Mais son calvaire ne s’arrête pas là : « Les agents de SCRIC aux environs de 3heures du matin, m’avaient détaché de la roue de la voiture contre laquelle j’étais menotté et m’ont attaché debout les bras autour d’un arbre, menotté ; suivirent des coups de cordelettes, des coups de matraques, des coups de bâtons et autres bref les mêmes traitements lorsque j’étais menotté contre la roue de la voiture. Ils m’avaient frappé, bastonné jusqu’à ce que je ne m’écroule évanoui. Ils avaient dû m’arroser d’eau qfin que je puisse reprendre connaissance puisqu’à ma reprise de connaissance, j’étais tout mouillé d’eau. C’était aux environs de 6heures du matin qu’ils m’avaient détaché tout comme les autres. Ils nous avaient tous jetés dans la poussière de leur devanture toujours menottés par derrière. Je vomissais toujours que du sang et je saignais partout sur mon corps ; malgré tout ceci, ils continuaient de nous bastonner, de nous frapper avec des matraques et même leur fusils et nous menaçaient de tirer sur nous. »
« Les agents de SCRIC nous assénaient des coups sur la plante des pieds pendant une très longue durée sans cesse, sur nos tibias, sur les pointes des pieds, sur les orteils, sur les pointes des doigts, des gifles sur les oreilles, c’était vraiment de la torture; tout cela avait duré toute la matinée à la devanture du SCRIC sous le soleil ardent avant de nous ramener sous les arbres vers midi du 22 décembre 2018 ».

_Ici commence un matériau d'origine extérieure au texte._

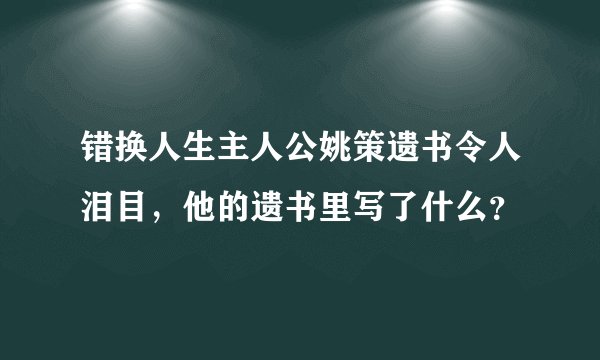 错换人生主人公姚策遗书令人泪目，他的遗书里写了什么？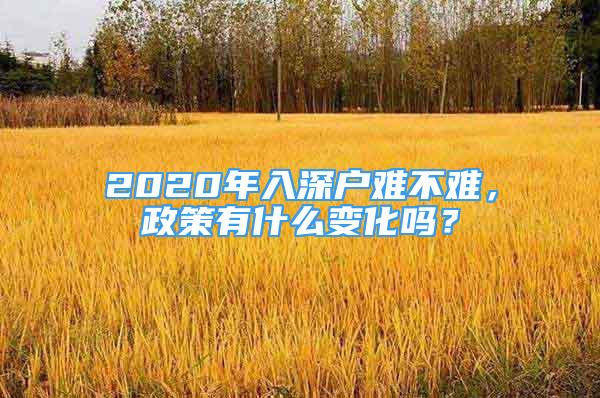 2020年入深戶難不難，政策有什么變化嗎？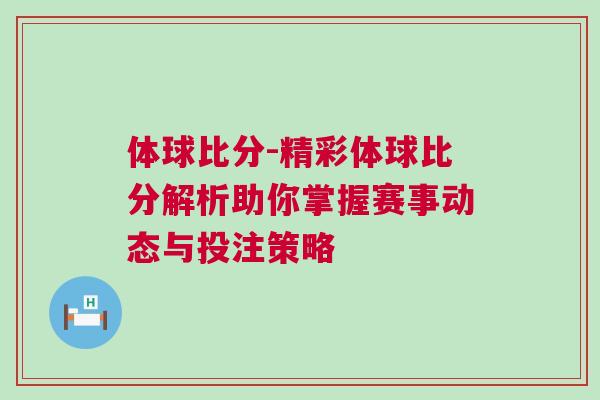 體球比分-精彩體球比分解析助你掌握賽事動態與投注策略 體球比分-精彩體球比分解析助你掌握賽事動態與投注策略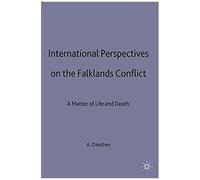 International Perspectives On The Falklands Conflict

Des actes qu’on ne souhaiterait à personne, même à son pire ennemi. Si l’enfer pouvait porter un nom, on sait où le trouver au Togo. Face aux atroces tortures qui lui ont été infligées, Abdoul-Aziz Goma est tombé gravement malade. Il était incapable de marcher correctement et ressentait régulièrement des douleurs articulaires, des crampes continues aux membres inférieurs, une extrême sensibilité des pieds, de graves affections sensorielles à l’odorat, au toucher et à la vue ainsi que de la déshydratation et l’émaciation.

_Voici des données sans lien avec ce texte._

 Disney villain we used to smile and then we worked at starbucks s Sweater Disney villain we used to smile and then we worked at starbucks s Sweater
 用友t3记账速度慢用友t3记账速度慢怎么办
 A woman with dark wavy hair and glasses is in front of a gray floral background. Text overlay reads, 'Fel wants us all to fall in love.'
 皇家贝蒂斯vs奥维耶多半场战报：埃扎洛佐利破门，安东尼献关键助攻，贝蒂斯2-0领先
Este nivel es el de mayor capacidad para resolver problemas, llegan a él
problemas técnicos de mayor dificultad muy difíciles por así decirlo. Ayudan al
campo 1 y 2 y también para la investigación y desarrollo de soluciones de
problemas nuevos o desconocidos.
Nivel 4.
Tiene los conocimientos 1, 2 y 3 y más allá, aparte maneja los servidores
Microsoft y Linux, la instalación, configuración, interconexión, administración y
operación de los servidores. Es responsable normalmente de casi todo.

Malgré les incessantes interventions du gouvernement irlandais auprès des autorités togolaises, celles-ci se sont catégoriquement opposées à la libération de ce citoyen irlandais. Lors de la 67e Session du Comité contre la torture de l’ONU tenue à Genève en juillet-Août 2019, le cas d’Abdoul Aziz Goma avait été évoqué. Comme recommandations à l’endroit du gouvernement togolais, le Comité avait demandé entre autres, la libération des 16 personnes arbitrairement arrêtées entre les 19 et 21 décembre 2018 dans l’affaire Abdoul-Aziz Goma, la poursuite des auteurs des actes de tortures et d’arrestations arbitraires dont ils ont été victimes, l’indemnisation de ces 16 personnes arrêtées arbitrairement, la fermeture de la Prison civile de Lomé pour non respect des standards internationaux édictés par l’ONU pour les centres de détention. Mais ces recommandations n’ont jamais été mises en œuvre.
La CNDH n’ayant pas donné non plus suite à sa plainte contre le SCRIC, Abdoul-Aziz Goma a dédidé de se référer à la Cour de justice de la CEDEAO.